🤖 AI Summary
To address hallucination, high computational overhead, and poor interpretability in video-generation models for long-horizon robotic manipulation, this paper proposes a symbol-guided white-box visual planning framework. The method automatically extracts task-relevant symbols from unlabeled raw videos and constructs a physically consistent, traceable symbolic transition graph to generate goal-directed visual subgoal sequences. Integrating vision foundation models, symbolic abstraction, graph-structured planning, and cross-modal image generation, the framework avoids reliance on diffusion models, thereby ensuring transparent, physically grounded reasoning. Evaluated on a real-world robot platform, the approach improves overall task success rate by 53% and accelerates visual planning by 35× compared to baseline methods. Moreover, it supports verifiable, multi-objective, multi-stage reasoning with explicit symbolic grounding and execution traceability.
📝 Abstract
Visual planning, by offering a sequence of intermediate visual subgoals to a goal-conditioned low-level policy, achieves promising performance on long-horizon manipulation tasks.

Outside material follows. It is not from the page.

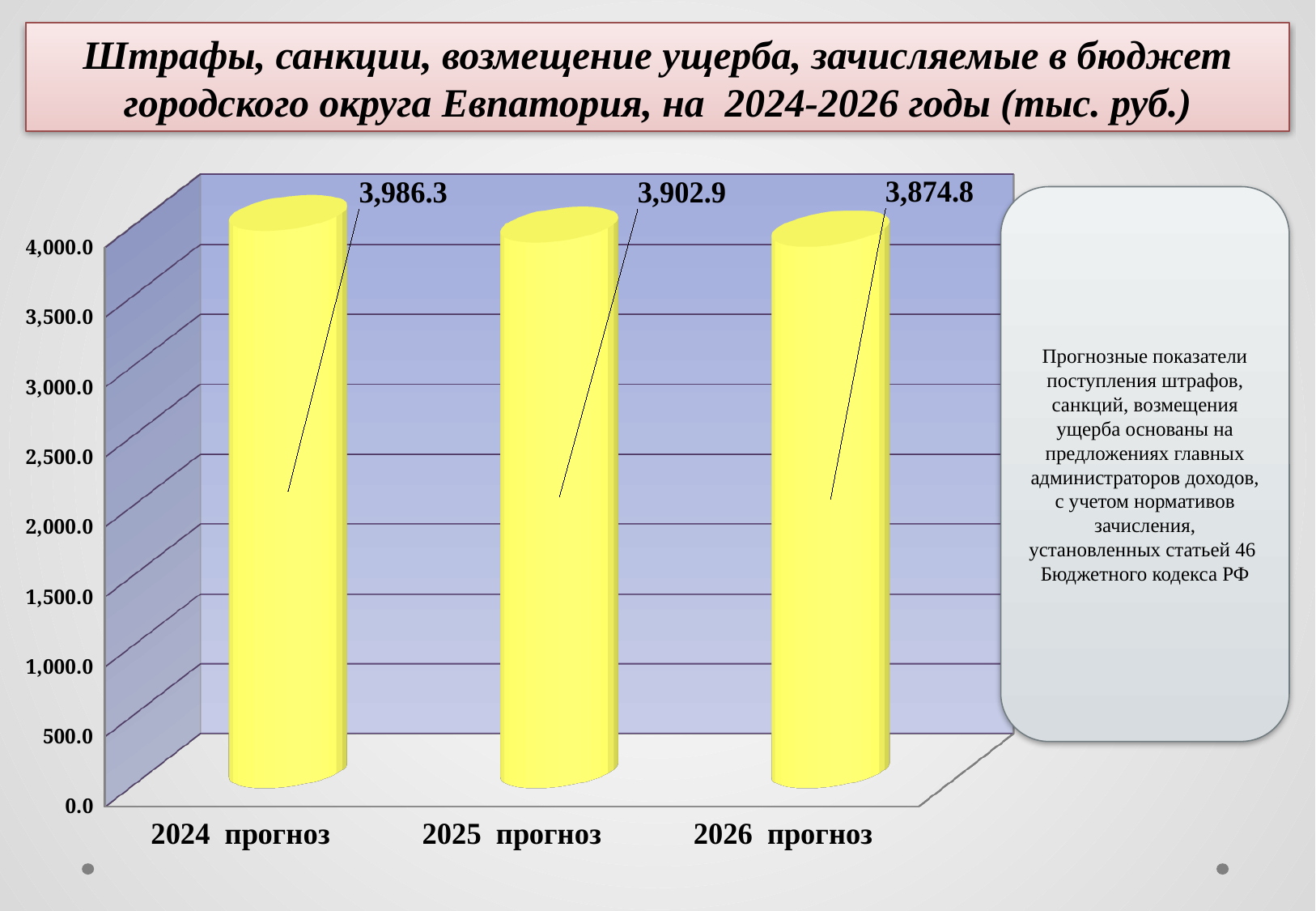
What is the difference between the values for 2024 прогноз and 2026 прогноз? 111.5 How many categories are shown on the x axis? 3 Which is larger, the value for 2025 прогноз or 2026 прогноз? 2025 прогноз What is the value for 2025 прогноз? 3,902.9 What is the value for 2026 прогноз? 3,874.8 Do the values rise or fall from 2024 прогноз to 2026 прогноз? fall Which year has the lowest value? 2026 прогноз Is the value for 2026 прогноз greater or less than 3,500.0? greater Which year has the highest value? 2024 прогноз What is the difference between the values for 2024 прогноз and 2025 прогноз? 83.4 What is the value for 2024 прогноз? 3,986.3 What kind of chart is shown on the slide? bar chart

To obtain the subgoals, existing methods typically resort to video generation models but suffer from model hallucination and computational cost. We present Vis2Plan, an efficient, explainable and white-box visual planning framework powered by symbolic guidance. From raw, unlabeled play data, Vis2Plan harnesses vision foundation models to automatically extract a compact set of task symbols, which allows building a high-level symbolic transition graph for multi-goal, multi-stage planning. At test time, given a desired task goal, our planner conducts planning at the symbolic level and assembles a sequence of physically consistent intermediate sub-goal images grounded by the underlying symbolic representation. Our Vis2Plan outperforms strong diffusion video generation-based visual planners by delivering 53% higher aggregate success rate in real robot settings while generating visual plans 35$ imes$ faster. The results indicate that Vis2Plan is able to generate physically consistent image goals while offering fully inspectable reasoning steps.